Der Aufruf der Wartenummern über Lautsprecher und Bildschirm liefert dabei nur die Begleitmusik zu den übergewichtigen, griesgrämigen Mitarbeiterinnen, die zwischen den Antragstellern umherwatscheln und willkürlich immer wieder Reihen an Nummern aufrufen, deren glückliche Besitzer ihnen sofort zu folgen haben – um sich dann in eine andere Schlange einreihen zu lassen als jene, in der sie vorher um Geduld gerungen haben. Wer sich nach Sinn und Unsinn dieses Wirrwarrs erkundigt, muss sich im Kasernenhofton anfahren lassen, auf Fragen reagieren die seelenlosen Erfüllungsgehilfen der Bürokratie nämlich grundsätzlich allergisch.
Mit Vorwänden abgewimmelt
Kommt der große Moment und dringt der Antragsteller tatsächlich zu einem Sachbearbeiter vor, findet dieser – lustlos, schlecht ausgebildet und der Rechtslage des eigenen Landes unkundig – sicher einen Vorwand, um dem „Gast“ nicht weiterhelfen zu müssen. Irgendein Formular, das es angeblich noch auszufüllen gelte und mit dem der Behördenbesucher später wiederkommen solle, ist schließlich immer bei der Hand. Wer den neu angeforderten Vordruck dann beschriftet hat, darf sich erst einmal wieder zum Fotografieren einreihen und wird anschließend in das Dickicht der ewigen Warteschlangen zurückgeleitet.

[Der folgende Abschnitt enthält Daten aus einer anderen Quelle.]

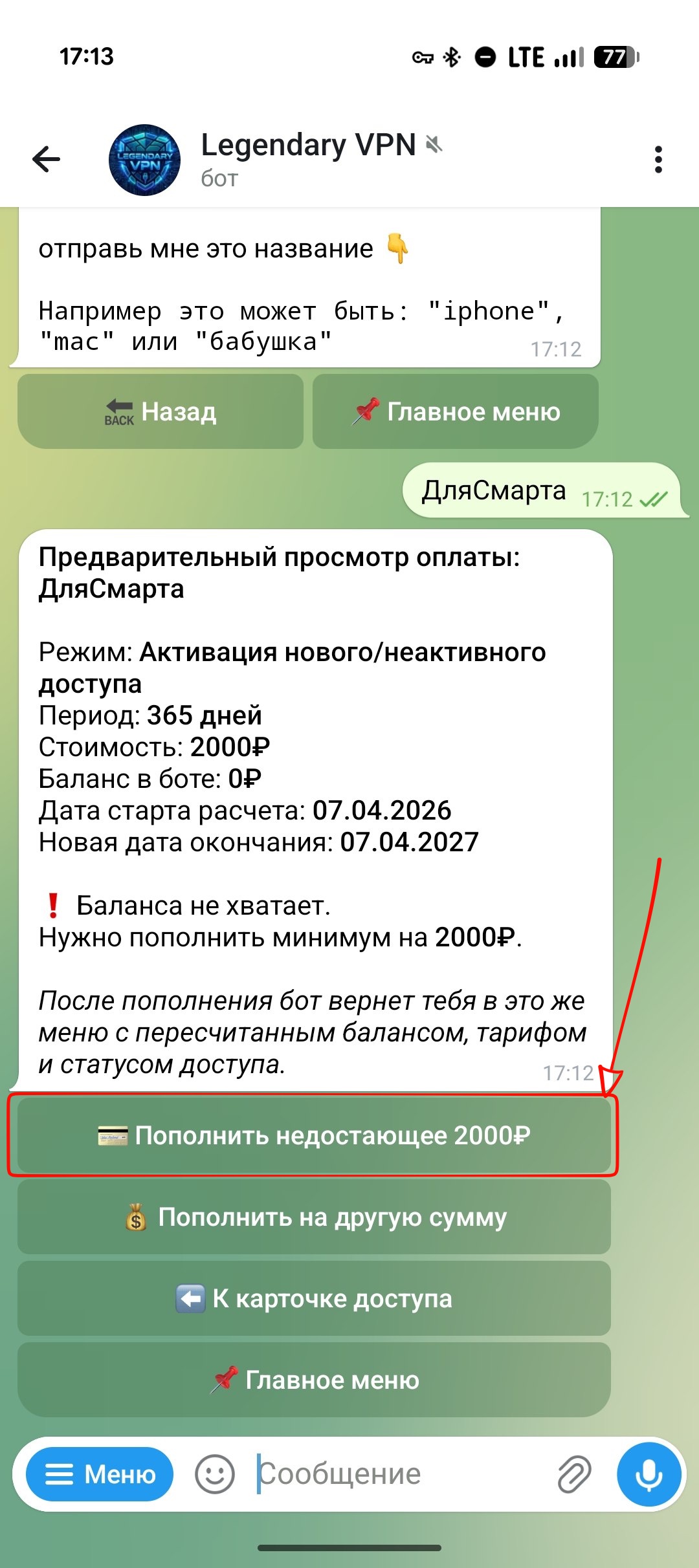 Предварительный просмотр оплаты с недостающей суммой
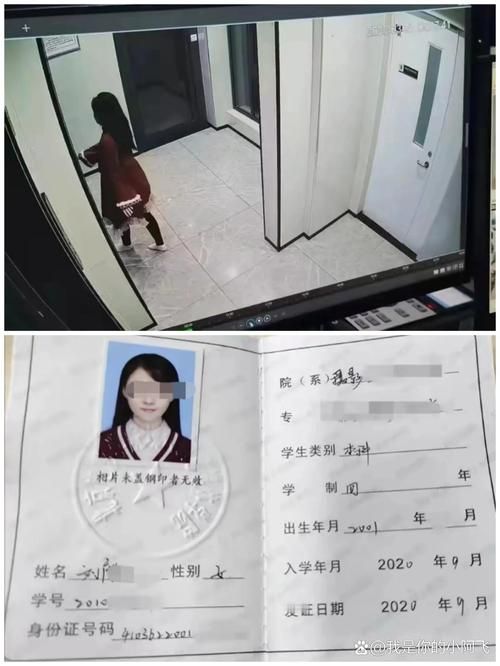 女学生鉴别学最新发现 这些细节暴露真实身份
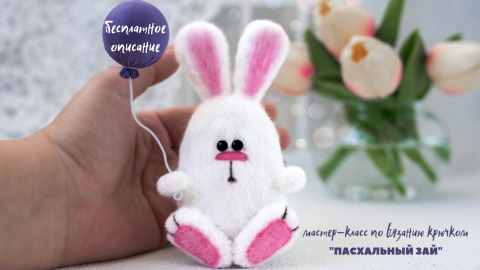 2 тонировка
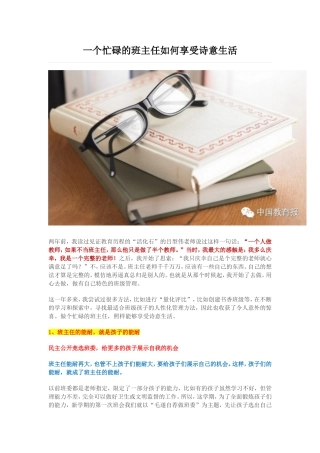 一个忙碌的班主任如何享受诗意生活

Manch einer, der einen Termin um 13.30 Uhr vereinbart hat, wartet um 17.30 Uhr immer noch darauf, dass sein Anliegen bearbeitet wird – eigentlich hat das DMV zu diesem Zeitpunkt schon geschlossen. In Midtown Manhattan ist es nicht unüblich, dass die Mitarbeiter irgendwann einfach aufhören, Wartenummern aufzurufen, und es den noch ausharrenden „Gäste“ einfach selbst überlassen, herauszufinden, an welchem Schalter sie sich nun die Hilfe verweigern lassen können.

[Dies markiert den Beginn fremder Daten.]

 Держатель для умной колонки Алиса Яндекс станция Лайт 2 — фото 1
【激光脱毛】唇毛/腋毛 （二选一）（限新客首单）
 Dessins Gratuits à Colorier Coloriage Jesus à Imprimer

Willkürlicher Verwaltungsapparat
Verständnis für Unmut der Antragsteller zeigen Behördenvertreter nicht. Das ist kein Wunder, sind sie doch nur Teil eines US-Verwaltungsapparats, der in einem Ausmaß von Phlegma und Willkür geprägt ist, wie sie sich in Deutschland über Bürokratie klagende Bürger kaum vorstellen können. Ob beim Grenzschutz, bei der Steuerbehörde oder der Post – überall im vermeintlichen „Land of the Free“ gibt es Millionen überkomplizierter Regeln, mit denen die Mitarbeiter des Staates selbst nicht vertraut sind oder die sie nach eigenem Gutdünken umdeuten. Besonderes Pech hat jeder, dessen Anliegen auch nur ein My von der Norm abweicht, zum Beispiel weil sein US-Visum zu keiner Standardkategorie gehört.
Pläne von US-Präsident Donald Trump und seinem bereits gescheiterten Effizienz-Zar Elon Musk, den Verwaltungsapparat zu verschlanken, mögen in den Ohren vieler US-Wähler daher wohlgeklungen haben. In Wahrheit hat ihr rücksichtsloser Kahlschlag die Handlungsfähigkeit der Behörden aber nur weiter eingeschränkt. Im DMV in Midtown Manhattan zeigt sich das auf besonders erschütternde Weise: Am Montagabend sind dort gestandene Männer zu beobachten, die nach fünfstündiger Wartezeit unverrichteter Dinge abziehen müssen und vor Frust in Tränen ausbrechen.